Blogger le radical galoisien said...

(Man, why do I keep posting under my sister's account.)

I didn't do very well under the O-level system, and was hoping to be in the IB programme to escape the rigidity of the O-level system. For a while I had a rather sour grapes sentiment to the GEP because my thoughts were, "no fair! I want to do that kind of work too..." (Speaking to all those I have offended in the past, I wish you guys would forgive me for any erroneous/hurtful statements I've made against the GEP in the past.)


To me, it was because the IB was of a different calibre than a lot of education systems and because of its different philosophy and attitude (or at least, it was supposed to have different ones) from most education systems, it seemed rather self-defeating to pick your pool out of those who excelled under the current system and didn't feel stifled by it.

When I temporarily returned to the US and found myself with peers who loathed doing literary analysis, I could only be jealous of you guys doing EE and TOK. Philosophy and epistemology isn't available until the senior year (under a course entitled 'Struggle for Meaning', which I never took because I used up all my other slots. Thanks, inefficient American block scheduling!) The only time I got to cover Kant in school was in debate (concerning the categorical imperative).

* **Provided material**

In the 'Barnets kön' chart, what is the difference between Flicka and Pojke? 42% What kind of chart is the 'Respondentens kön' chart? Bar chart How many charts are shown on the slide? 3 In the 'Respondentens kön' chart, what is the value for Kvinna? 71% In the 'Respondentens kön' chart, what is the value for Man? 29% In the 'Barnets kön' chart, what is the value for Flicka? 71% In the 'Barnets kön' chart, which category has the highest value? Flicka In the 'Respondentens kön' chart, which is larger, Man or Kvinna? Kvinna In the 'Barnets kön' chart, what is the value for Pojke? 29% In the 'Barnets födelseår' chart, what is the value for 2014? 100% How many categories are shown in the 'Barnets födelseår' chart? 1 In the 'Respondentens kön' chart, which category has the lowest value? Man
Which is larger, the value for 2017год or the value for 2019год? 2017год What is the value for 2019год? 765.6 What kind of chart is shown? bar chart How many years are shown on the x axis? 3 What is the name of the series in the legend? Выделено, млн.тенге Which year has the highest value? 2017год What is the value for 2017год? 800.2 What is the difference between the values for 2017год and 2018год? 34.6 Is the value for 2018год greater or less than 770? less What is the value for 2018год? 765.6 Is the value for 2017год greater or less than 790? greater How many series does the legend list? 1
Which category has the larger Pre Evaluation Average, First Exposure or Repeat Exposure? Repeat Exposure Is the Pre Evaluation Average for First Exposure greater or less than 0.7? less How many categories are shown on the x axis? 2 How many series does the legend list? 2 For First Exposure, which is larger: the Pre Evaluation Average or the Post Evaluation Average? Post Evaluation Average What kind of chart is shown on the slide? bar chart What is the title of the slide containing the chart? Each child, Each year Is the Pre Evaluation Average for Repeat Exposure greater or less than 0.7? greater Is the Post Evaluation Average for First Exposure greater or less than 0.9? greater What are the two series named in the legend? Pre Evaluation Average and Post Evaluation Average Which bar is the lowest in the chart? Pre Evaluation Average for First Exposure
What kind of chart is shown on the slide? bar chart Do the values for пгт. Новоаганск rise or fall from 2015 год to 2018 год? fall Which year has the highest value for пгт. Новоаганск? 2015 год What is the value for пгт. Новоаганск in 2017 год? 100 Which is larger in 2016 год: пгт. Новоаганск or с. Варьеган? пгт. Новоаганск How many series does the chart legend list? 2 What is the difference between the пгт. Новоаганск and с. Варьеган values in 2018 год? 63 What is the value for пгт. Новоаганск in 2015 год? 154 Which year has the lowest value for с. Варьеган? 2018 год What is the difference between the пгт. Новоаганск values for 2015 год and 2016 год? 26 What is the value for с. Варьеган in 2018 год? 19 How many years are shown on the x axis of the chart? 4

* **Goal of the exercise**
Answer these questions using the blog comment.
1. Under which system did the writer not do very well?
2. What was the title of the senior-year course that offered philosophy and epistemology?
3. In what setting did the writer get to cover Kant in school?

* **Response to the task**
1. The O-level system.
2. 'Struggle for Meaning'.
3. In debate, concerning the categorical imperative.